» Текст для чтения
╔══

Итак, в работе Т.В. Булыгиной и А.Д. Шмелева под «языковой демагогией» понимаются «приемы непрямого воздействия на слушающего или читателя, когда идеи, которые необходимо внушить ему, не высказываются прямо, а навязываются ему исподволь путем использования возможностей, предоставляемых языковыми механизмами» [6, с. 461]. Манипулятив-ность указанных приемов состоит в том, что «речевое воздействие на адресата осуществляется не прямо «в лоб», а замаскировано [6, с. 461]. Основным признаком языковой манипуляции является то, что адресат не осознает ни самого факта манипулирования, ни его содер-

жания, характера и направленности. Тем самым адресат целенаправленно лишается возможности критически оценить сообщение. Языковые механизмы демагогических приемов, как правило, основаны на разнообразных имплицитных формах подачи нужной говорящему информации, которая помещается в неассертивный компонент смысла слова, выражения или высказывания - в его пресуппозицию, инференцию или импликатуру.

╚══

» Набор данных
╔══

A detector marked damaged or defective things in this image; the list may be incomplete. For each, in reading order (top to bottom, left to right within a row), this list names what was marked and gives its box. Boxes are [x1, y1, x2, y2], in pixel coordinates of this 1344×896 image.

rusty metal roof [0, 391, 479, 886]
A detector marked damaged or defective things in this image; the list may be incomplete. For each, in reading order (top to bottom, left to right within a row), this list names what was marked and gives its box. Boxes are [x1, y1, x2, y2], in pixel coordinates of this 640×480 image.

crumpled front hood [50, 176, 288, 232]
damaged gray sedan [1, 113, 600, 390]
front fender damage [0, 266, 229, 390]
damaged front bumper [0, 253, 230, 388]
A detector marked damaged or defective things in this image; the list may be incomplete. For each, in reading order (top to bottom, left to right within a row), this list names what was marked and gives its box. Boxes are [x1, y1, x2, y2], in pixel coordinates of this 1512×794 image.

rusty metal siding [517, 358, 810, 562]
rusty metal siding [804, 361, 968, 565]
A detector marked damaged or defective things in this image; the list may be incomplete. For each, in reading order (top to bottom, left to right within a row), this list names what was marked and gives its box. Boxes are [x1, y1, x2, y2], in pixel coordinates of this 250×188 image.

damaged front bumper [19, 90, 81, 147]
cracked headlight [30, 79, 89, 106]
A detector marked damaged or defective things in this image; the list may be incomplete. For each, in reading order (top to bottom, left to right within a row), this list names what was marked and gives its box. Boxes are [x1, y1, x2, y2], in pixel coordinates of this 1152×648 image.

╚══

» Задания
**A)** Выпишите из текста о языковой демагогии фрагмент от слов «жания, характера и» до слов «инференцию или импликатуру.» включительно.
**B)** Куда, согласно тексту о языковой демагогии, помещается нужная говорящему информация при демагогических приемах?
**C)** Продолжите текст о языковой демагогии с того места, где он заканчивается.

» Ответы к заданиям
**A)**
жания, характера и направленности. Тем самым адресат целенаправленно лишается возможности критически оценить сообщение. Языковые механизмы демагогических приемов, как правило, основаны на разнообразных имплицитных формах подачи нужной говорящему информации, которая помещается в неассертивный компонент смысла слова, выражения или высказывания - в его пресуппозицию, инференцию или импликатуру.

**B)** В неассертивный компонент смысла слова, выражения или высказывания: в его пресуппозицию, инференцию или импликатуру.

**C)**
Авторы выделяют следующие виды демагогических приемов: (1) ассерция, маскирующаяся под пресуппозицию; (2) воздействие при помощи речевых импликатур; (3) возражение под видом согласия; (4) противопоставление «видимой» и «подлинной» реальности; (5) игра на референциальной неоднозначности; (6) использование манипулятивной речевой стратегии de re вместо кооперативной стратегии de dicto; (7) «магия слова» [6, с. 462-477]. Ниже мы рассмотрим, как указанные приемы реализуются в диалогической коммуникации на русском языке.

I. Ассерция, маскирующаяся под пресуппозицию. Рассматриваемый прием состоит в том, что информация, которую надо незаметно внушить адресату, подается под видом пресуппозиции [6, с. 472]. Возможна два вида пресуппозиций: семантические, которые облигаторно имплицируются из значений слов и выражений в качестве необходимого условия их осмысленности, и прагматические, которые понимаются коммуникантами по умолчанию, которые извлекаются ими из ситуации общения или общего фонда знаний о мире, будучи информацией либо общеизвестной, либо не стоящей внимания [10, с. 305-3071.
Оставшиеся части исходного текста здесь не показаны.